Microservices

Lessons learnt from building reactive microservices for Canva Live

Behind the scenes on our mission to drive the next era of presentation software.


Ashwanth Fernando

Originally published by Ashwanth Fernando(opens in a new tab or window) at medium.com/canva(opens in a new tab or window) on October 12, 2020.

Presentations are one of the most popular formats on Canva, with everyone from small businesses, to students and professionals creating stunning slide decks — averaging up to 4 new designs per second. But to truly drive the next era of presentation software, we're empowering our community with live, interactive features. In this blog, Canva Engineer Ashwanth Fernando shares how the team launched a real-time experience through a hybrid-streaming backend solution to power the Canva Live presentation feature.

With over 4 million people creating a new presentation on Canva each month, it's no surprise this doctype consistently ranks as one of the fastest growing on our platform. But other than delighting our community with professional-looking presentation templates, we're always on the lookout for new ways to demonstrate the magic of Canva.

Throughout our research, it was clear that people invest time into creating a beautiful slideshow for one simple reason: every presenter wants maximum engagement. That's why we're seeing less text, and more photos, illustrations, and animations.

To take engagement to the next level, we challenged ourselves to introduce real-time interactions, that allow every presenter to communicate with their audience easily, effectively and instantaneously. This is how Canva Live for Presentations came to be.

What's Canva Live?

Canva Live is a patent-pending presentation feature that lets audiences ask live questions via a unique url and passcode on their mobile device. Submitted questions can then be read by presenters in a digestible interface, to support fluid audience interaction. For a visual demonstration of this, you can view the below video:

Loading…

As demonstrated, the audience's questions appear in real-time on the presenter's screen, without the page having to refresh. The traditional way to achieve this would be to poll the server at regular intervals — but the overhead of establishing a Secure Sockets Layer (SSL) connection for every poll would cause inefficiencies, potentially impacting reliability and scalability.

■ WRITTEN INSTRUCTION A: Please edit the entries by replacing "point" with "location" wherever it appears, leaving everything else unchanged.

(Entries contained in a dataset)
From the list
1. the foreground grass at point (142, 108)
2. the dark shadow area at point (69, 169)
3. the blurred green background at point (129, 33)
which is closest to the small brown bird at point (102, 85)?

■ WRITTEN INSTRUCTION B: Name the kinds of visual content that the Canva Live article says presenters now use more of in place of text.

■ SOLUTION A:
From the list
1. the foreground grass at location (142, 108)
2. the dark shadow area at location (69, 169)
3. the blurred green background at location (129, 33)
which is closest to the small brown bird at location (102, 85)?

■ SOLUTION B: Photos, illustrations, and animations.